>>
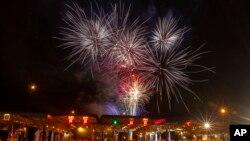 크로아티아 브레가나에서 1일 크로아티아의 유럽연합 가입을 축하하는 불꽃놀이가 열리고 있다.
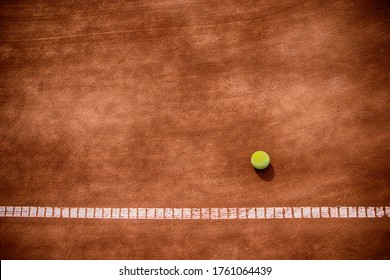 The texture of the tennis court on slag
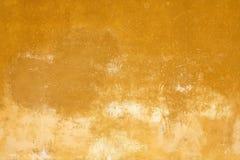 Vecchio fondo sbiadito giallo di struttura della parete in Italia immagini stock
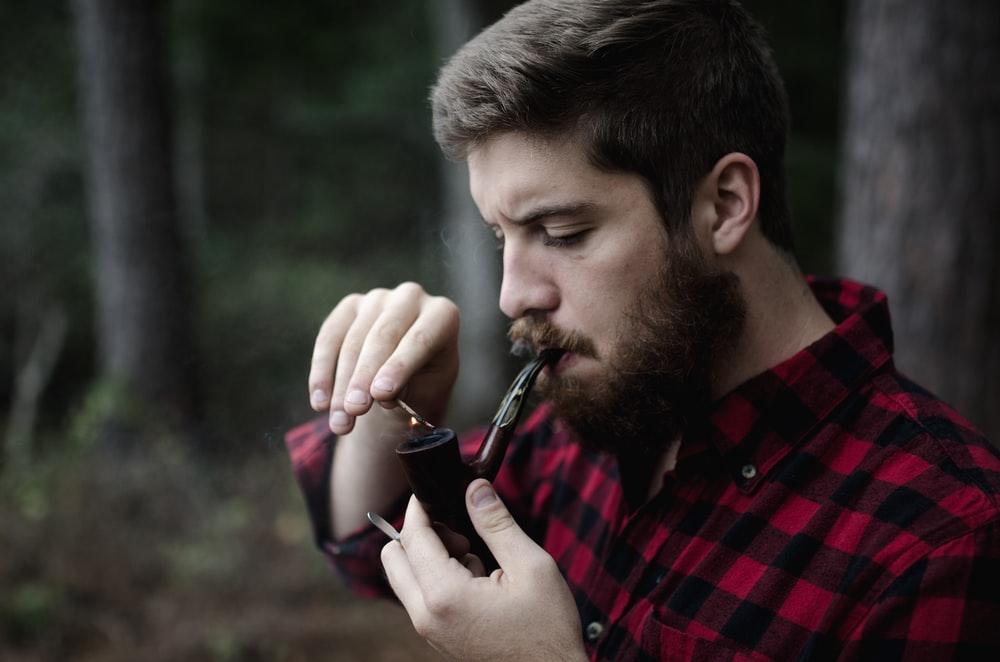 man smoking smoking pipe photo – Free Roosevelt state park Image on Unsplash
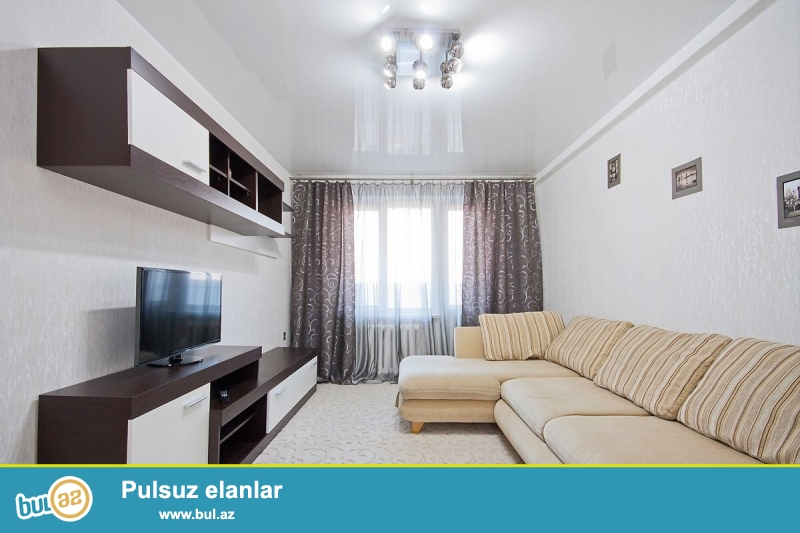 Gunluk kiraye evler. Seherin merkezinde xarici qonaqlar ve aileliler ucun 2 otaqli ela temirli ev sutkaliq kiraye verilir...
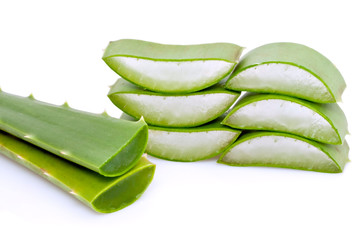 Tranches d'Aloe Vera empilées sur fond blanc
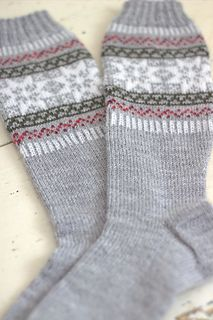 These knee-length socks are super warm and cosy to wear over thights, leggins or skinny jeans. Knit Mittens, Knitting Socks, Hand Knitting, Rose Colored Glasses, Slipper Socks, Leg Warmers, Knit Crochet, Cold Feet, Skinny Jeans
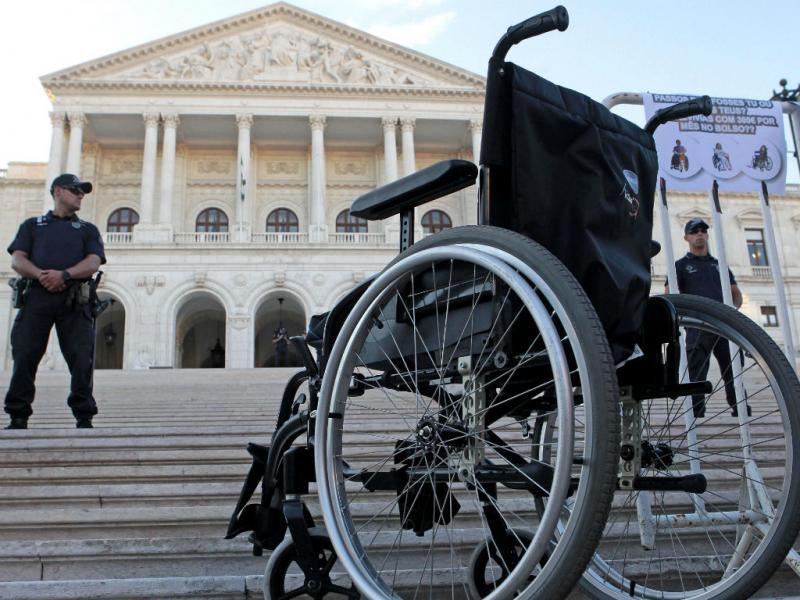 Manifestação junto à AR contra corte de apoios a deficientes (Manuel de Almeida/Lusa)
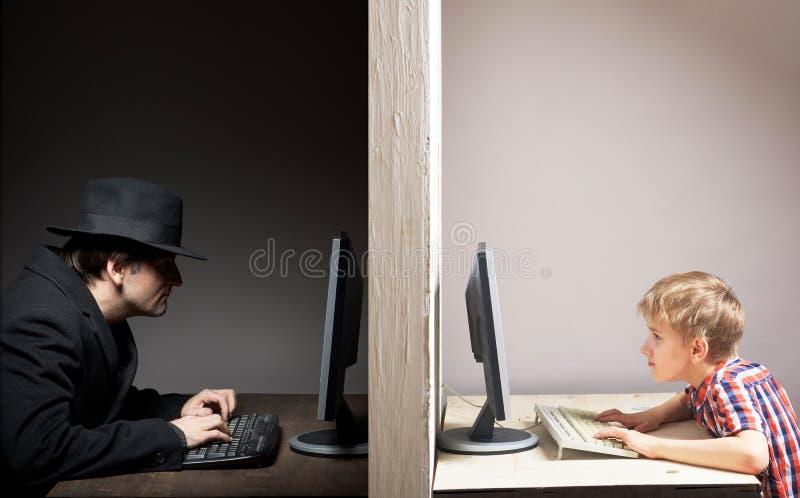 Опасная онлайн концепция приятельства стоковое фото rf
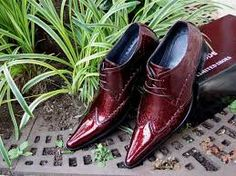 Dapper shoes is an online store which provides brown shoes, black leather shoes for men, online shoes shopping for flexible rates in India.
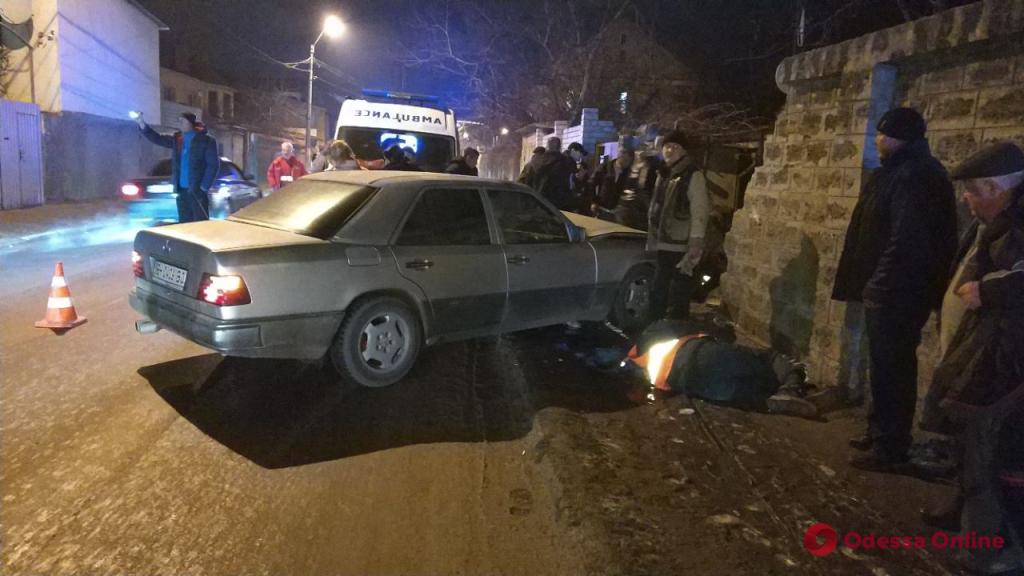 Мчался на большой скорости: в Одессе Mercedes сбил рабочих на тротуаре (фото, видео)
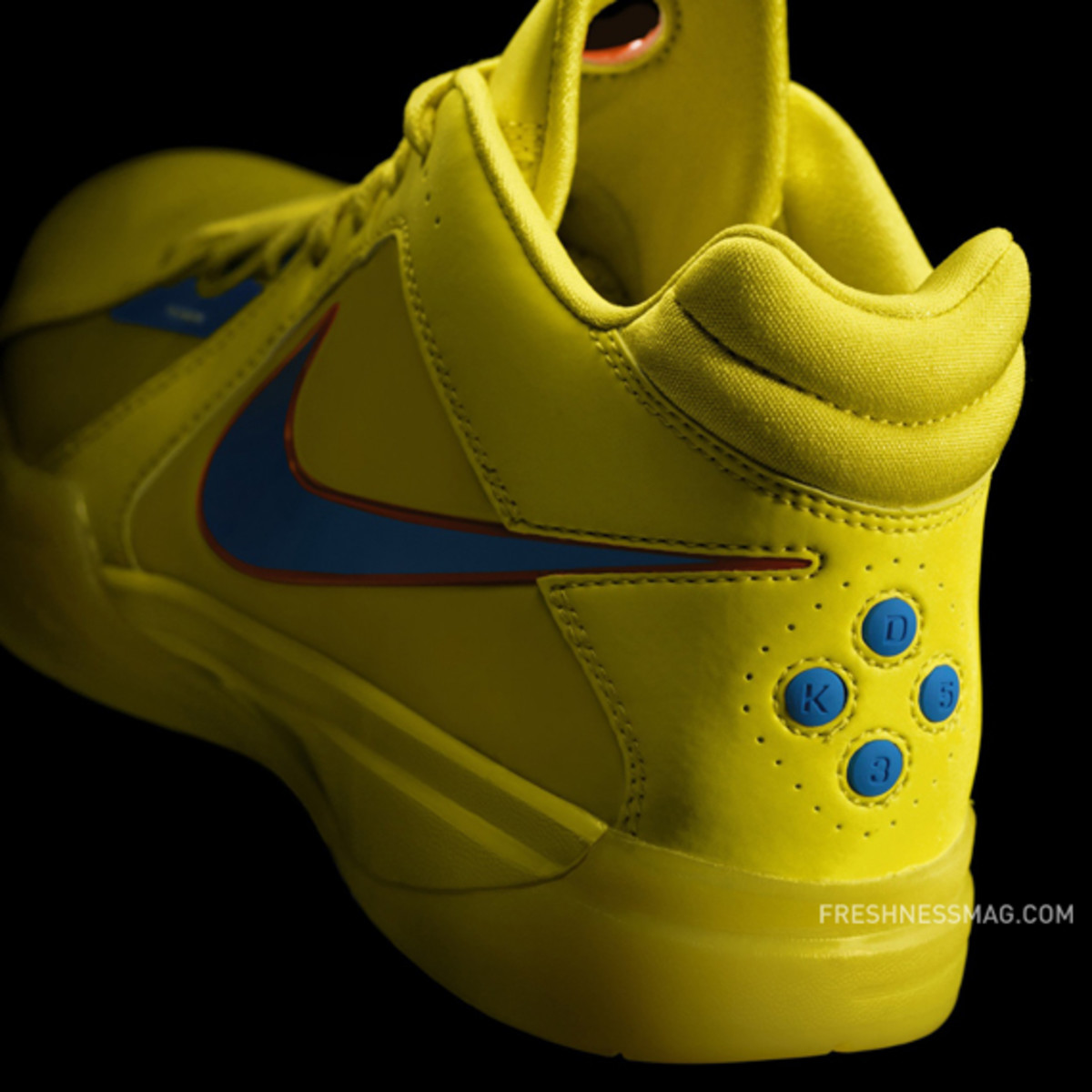 nike-basketball-christmas-day-2010-01b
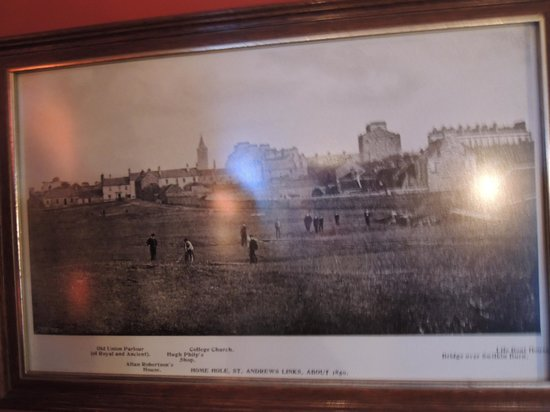 The Jigger Inn: Love the historical pictures in the pub!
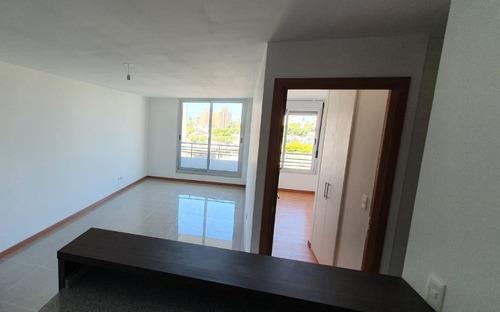 Alquiler Apartamento 2 Dormitorios Tres Cruces Con Garaje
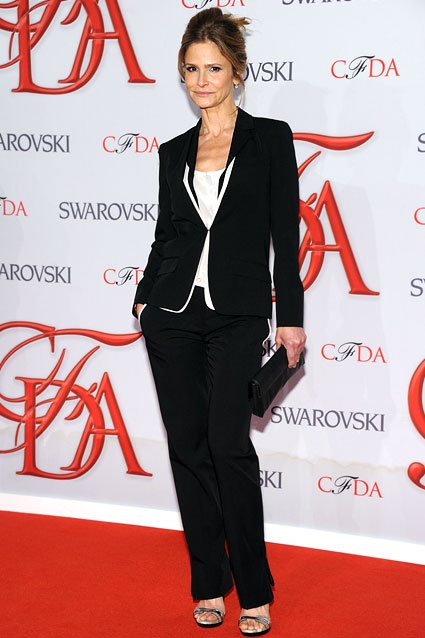 Kyra Sedgwick    If anyone can pull off a red carpet suit, it's Kyra.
<<
### Instructions for the task:
In your copy of the material, every word must match and no image should appear.

### Response to this task:
 크로아티아 브레가나에서 1일 크로아티아의 유럽연합 가입을 축하하는 불꽃놀이가 열리고 있다.
 The texture of the tennis court on slag
 Vecchio fondo sbiadito giallo di struttura della parete in Italia immagini stock
 man smoking smoking pipe photo – Free Roosevelt state park Image on Unsplash
 Gunluk kiraye evler. Seherin merkezinde xarici qonaqlar ve aileliler ucun 2 otaqli ela temirli ev sutkaliq kiraye verilir...
 Tranches d'Aloe Vera empilées sur fond blanc
 These knee-length socks are super warm and cosy to wear over thights, leggins or skinny jeans. Knit Mittens, Knitting Socks, Hand Knitting, Rose Colored Glasses, Slipper Socks, Leg Warmers, Knit Crochet, Cold Feet, Skinny Jeans
 Manifestação junto à AR contra corte de apoios a deficientes (Manuel de Almeida/Lusa)
 Опасная онлайн концепция приятельства стоковое фото rf
 Dapper shoes is an online store which provides brown shoes, black leather shoes for men, online shoes shopping for flexible rates in India.
 Мчался на большой скорости: в Одессе Mercedes сбил рабочих на тротуаре (фото, видео)
 nike-basketball-christmas-day-2010-01b
 The Jigger Inn: Love the historical pictures in the pub!
 Alquiler Apartamento 2 Dormitorios Tres Cruces Con Garaje
 Kyra Sedgwick    If anyone can pull off a red carpet suit, it's Kyra.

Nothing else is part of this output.